[Date Prev][Date Next][Thread Prev][Thread Next][Date Index][Thread Index]
Re: [Qemu-devel] Multi GPU passthrough via VFIO
From: |
Alex Williamson |
Subject: |
Re: [Qemu-devel] Multi GPU passthrough via VFIO |
Date: |
Wed, 05 Feb 2014 14:27:54 -0700 |
On Wed, 2014-02-05 at 22:10 +0100, Maik Broemme wrote:
> Hi Alex,
>
> Alex Williamson <address@hidden> wrote:
> > On Wed, 2014-02-05 at 19:59 +0100, Maik Broemme wrote:
> > > Hi,
> > >
> > > currently VFIO with multi GPU passthrough is working partially and
> > > hopefully somebody has a hint about the problem. I'm doing passthrough
> > > of an AMD Radeon R9 290X and AMD Radeon 7870 GHz Edition to a single VM.
> > >
> > > If the VM is running Linux this works quite well with radeon or fglrx
> > > driver. Please see 'dmesg' log attached, when using the radeon driver.

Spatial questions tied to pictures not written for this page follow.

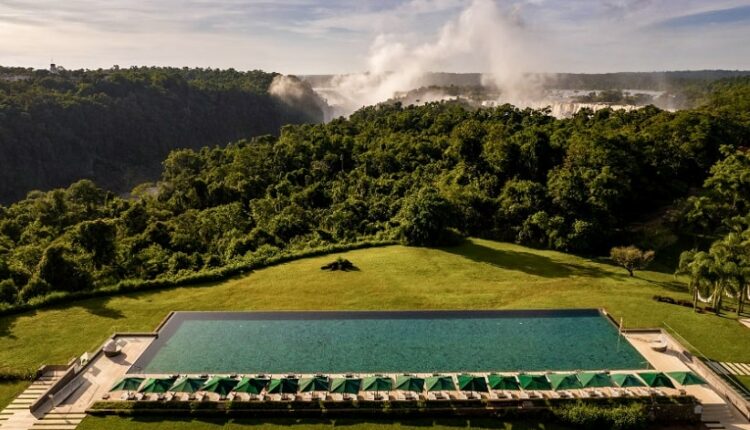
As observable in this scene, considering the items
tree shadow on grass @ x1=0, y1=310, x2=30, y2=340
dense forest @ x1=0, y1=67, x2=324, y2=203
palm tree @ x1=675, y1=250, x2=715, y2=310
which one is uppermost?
dense forest @ x1=0, y1=67, x2=324, y2=203

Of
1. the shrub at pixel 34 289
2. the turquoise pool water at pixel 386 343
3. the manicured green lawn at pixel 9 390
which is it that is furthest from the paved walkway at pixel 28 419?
the shrub at pixel 34 289

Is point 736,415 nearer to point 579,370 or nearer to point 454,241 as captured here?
point 579,370

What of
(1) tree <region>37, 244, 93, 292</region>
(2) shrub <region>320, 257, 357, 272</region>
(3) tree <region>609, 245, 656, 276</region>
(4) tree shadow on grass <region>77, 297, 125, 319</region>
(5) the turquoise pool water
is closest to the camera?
(5) the turquoise pool water

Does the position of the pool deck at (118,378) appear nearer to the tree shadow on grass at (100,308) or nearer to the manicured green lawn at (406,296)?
the manicured green lawn at (406,296)

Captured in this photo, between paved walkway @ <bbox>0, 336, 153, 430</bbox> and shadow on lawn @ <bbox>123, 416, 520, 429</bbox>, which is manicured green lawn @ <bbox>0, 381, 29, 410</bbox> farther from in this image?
shadow on lawn @ <bbox>123, 416, 520, 429</bbox>

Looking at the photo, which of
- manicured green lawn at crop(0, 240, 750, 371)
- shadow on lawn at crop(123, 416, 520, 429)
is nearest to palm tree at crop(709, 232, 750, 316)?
manicured green lawn at crop(0, 240, 750, 371)

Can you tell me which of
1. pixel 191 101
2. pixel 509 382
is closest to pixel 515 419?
pixel 509 382
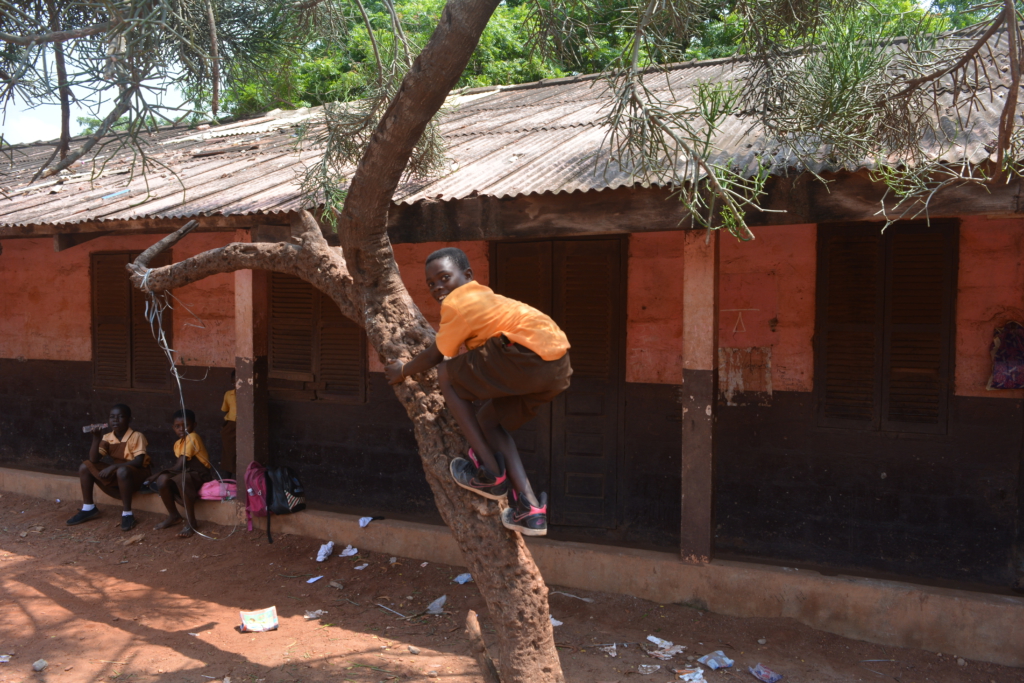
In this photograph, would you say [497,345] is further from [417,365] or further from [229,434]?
[229,434]

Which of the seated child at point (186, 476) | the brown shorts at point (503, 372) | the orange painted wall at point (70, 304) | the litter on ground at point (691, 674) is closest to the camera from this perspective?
the brown shorts at point (503, 372)

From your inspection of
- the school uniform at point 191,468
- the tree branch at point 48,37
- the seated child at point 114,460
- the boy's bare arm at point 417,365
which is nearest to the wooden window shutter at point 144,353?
the seated child at point 114,460

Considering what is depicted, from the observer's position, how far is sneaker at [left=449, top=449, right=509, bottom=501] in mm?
3188

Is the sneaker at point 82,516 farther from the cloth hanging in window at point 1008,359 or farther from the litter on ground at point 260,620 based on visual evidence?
the cloth hanging in window at point 1008,359

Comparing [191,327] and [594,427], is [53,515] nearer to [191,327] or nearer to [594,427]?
[191,327]

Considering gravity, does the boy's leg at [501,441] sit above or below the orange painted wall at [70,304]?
below

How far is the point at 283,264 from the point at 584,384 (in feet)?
9.94

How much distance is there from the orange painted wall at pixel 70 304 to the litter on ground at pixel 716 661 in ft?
18.1

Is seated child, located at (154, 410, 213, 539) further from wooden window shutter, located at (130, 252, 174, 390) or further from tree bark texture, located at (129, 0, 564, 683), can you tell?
tree bark texture, located at (129, 0, 564, 683)

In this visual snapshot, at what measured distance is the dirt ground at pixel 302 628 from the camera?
451 centimetres

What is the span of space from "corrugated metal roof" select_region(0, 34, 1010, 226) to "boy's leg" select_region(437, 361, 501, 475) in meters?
1.55

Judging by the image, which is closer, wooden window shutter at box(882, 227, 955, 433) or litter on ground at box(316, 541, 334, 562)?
wooden window shutter at box(882, 227, 955, 433)

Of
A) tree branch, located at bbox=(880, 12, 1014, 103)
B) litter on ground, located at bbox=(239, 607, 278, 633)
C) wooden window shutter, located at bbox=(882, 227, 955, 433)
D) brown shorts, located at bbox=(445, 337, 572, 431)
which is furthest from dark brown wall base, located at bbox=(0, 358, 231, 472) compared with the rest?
tree branch, located at bbox=(880, 12, 1014, 103)

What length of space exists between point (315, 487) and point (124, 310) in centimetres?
312
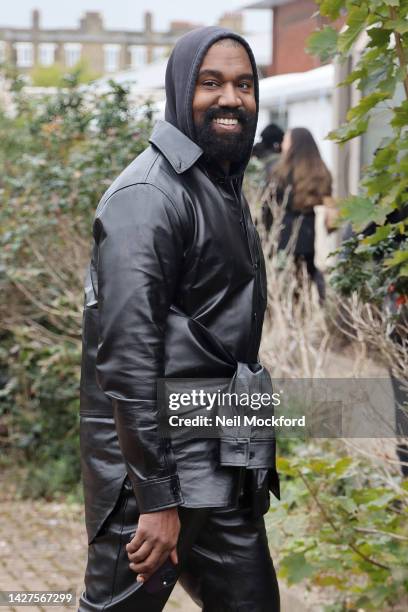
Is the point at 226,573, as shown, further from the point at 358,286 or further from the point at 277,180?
the point at 277,180

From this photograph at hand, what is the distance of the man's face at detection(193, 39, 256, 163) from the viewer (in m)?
3.18

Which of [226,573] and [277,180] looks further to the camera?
[277,180]

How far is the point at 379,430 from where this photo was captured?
4.50 meters

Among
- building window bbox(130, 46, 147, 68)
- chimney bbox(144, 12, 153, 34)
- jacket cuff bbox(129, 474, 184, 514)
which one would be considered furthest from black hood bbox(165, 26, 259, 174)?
chimney bbox(144, 12, 153, 34)

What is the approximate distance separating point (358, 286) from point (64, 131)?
4014 millimetres

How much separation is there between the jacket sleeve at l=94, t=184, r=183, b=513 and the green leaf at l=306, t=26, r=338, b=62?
0.83 metres

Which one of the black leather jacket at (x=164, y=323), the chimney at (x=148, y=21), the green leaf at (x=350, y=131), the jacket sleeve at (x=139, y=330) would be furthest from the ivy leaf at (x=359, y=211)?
the chimney at (x=148, y=21)

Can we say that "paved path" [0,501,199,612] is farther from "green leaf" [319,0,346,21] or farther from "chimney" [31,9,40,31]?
"chimney" [31,9,40,31]

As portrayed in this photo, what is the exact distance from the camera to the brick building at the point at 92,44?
3893 inches

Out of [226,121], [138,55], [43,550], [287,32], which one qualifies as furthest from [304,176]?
[138,55]

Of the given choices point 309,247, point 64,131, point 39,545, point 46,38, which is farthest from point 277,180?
point 46,38

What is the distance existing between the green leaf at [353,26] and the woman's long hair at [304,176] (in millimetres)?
4805

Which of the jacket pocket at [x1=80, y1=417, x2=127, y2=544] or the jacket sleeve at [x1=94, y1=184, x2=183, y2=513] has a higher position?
the jacket sleeve at [x1=94, y1=184, x2=183, y2=513]

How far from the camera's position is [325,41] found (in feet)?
11.6
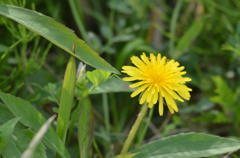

> > > If needed I can also post one with fglrx driver.
> > >
> > > If I do the exact same passthrough to a Windows VM and use latest AMD
> > > Catalyst 14.1 (2/1/2014) or AMD Catalyst 13.12 (12/18/2013) I can get
> > > only the first device working (AMD R9 290X) with 'x-vga=on'. I don't
> > > enable 'x-vga=on' on second device as this should never work. :)
> >
> > Why not? The guest is able to change the VGA enable bit in the emulated
> > bridge registers and access VGA space of each device, just like happens
> > on bare metal. You'll only get one device initialized from seabios, but
> > that's the same as would happen on bare metal as well.
> >
>
> Well it was just my guess as it would behave like most physical boxes
> in this case. :)
>
> > > I see
> > > BIOS boot screen and everything works fine except for the second GPU.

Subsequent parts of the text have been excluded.